Well, I must correct something I said. Remember how I was saying the significance of food in anime might be related to the suspected Austronesian substrate in Japanese, given the significance of food in Polynesian cultures? Well, along the way, I had a discussion of the Yue peoples and their food concepts. Only, I mistakenly identified the Yue (specifically Vietnamese) as Austronesian. Only, Vietnamese is Austroasiatic, not Austronesian. I think I just misread the stuff I was basing that on. Everything else I said does stand—the Japanese are very similar to other Pacific islanders, and food really is important in Yue culture—but those two facts are not (demonstrably) related.
In my defense, who names two language groups whose speakers sometimes share borders such similar things? We don't call Tibeto-Burman "Indo-Burman", even though a lot of them are spoken in India—because that would just cause needless confusion, given that one of the other major language groups of their region is Indo-European (and specifically Indo-Iranian, or Indo-Aryan). But we have Austronesian and Austroasiatic, which not only both start with "Austro" they both have "sia" in them. Since we're on the subject, why do we even call that language group Austronesian? Their Urheimat is, to a reasonable degree of probability, Taiwan, and Taiwan is not that far south. How about just "Nesian"? Nearly everybody who speaks those languages lives on an island or a peninsula.

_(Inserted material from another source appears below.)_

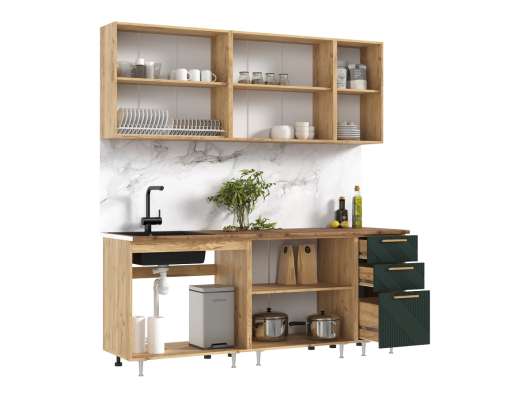 Кухня Ирис 2,0 м Дуб Крафт Золотой/Браш Грин - купить за 34630.00 руб.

I think another factor in my confusion is there is a theory, admittedly from Russian linguists (who also gave the world Japhetic theory and are the only guys still taking Nostratic seriously), that Austronesian and Austroasiatic might be unified in a larger "Austric" language family. The trouble is, of course, that a lot of their common features might be areal rather than genetic, since both are spoken in Southeast Asia; there's the same trouble in determining whether Uralic, Altaic, Mongolic, and Tungusic—all spoken in the Eurasian steppes—are related to each other (or even, some of them, exist—the relatedness of Altaic languages, for instance, isn't actually that well-demonstrated once you get beyond Turkic).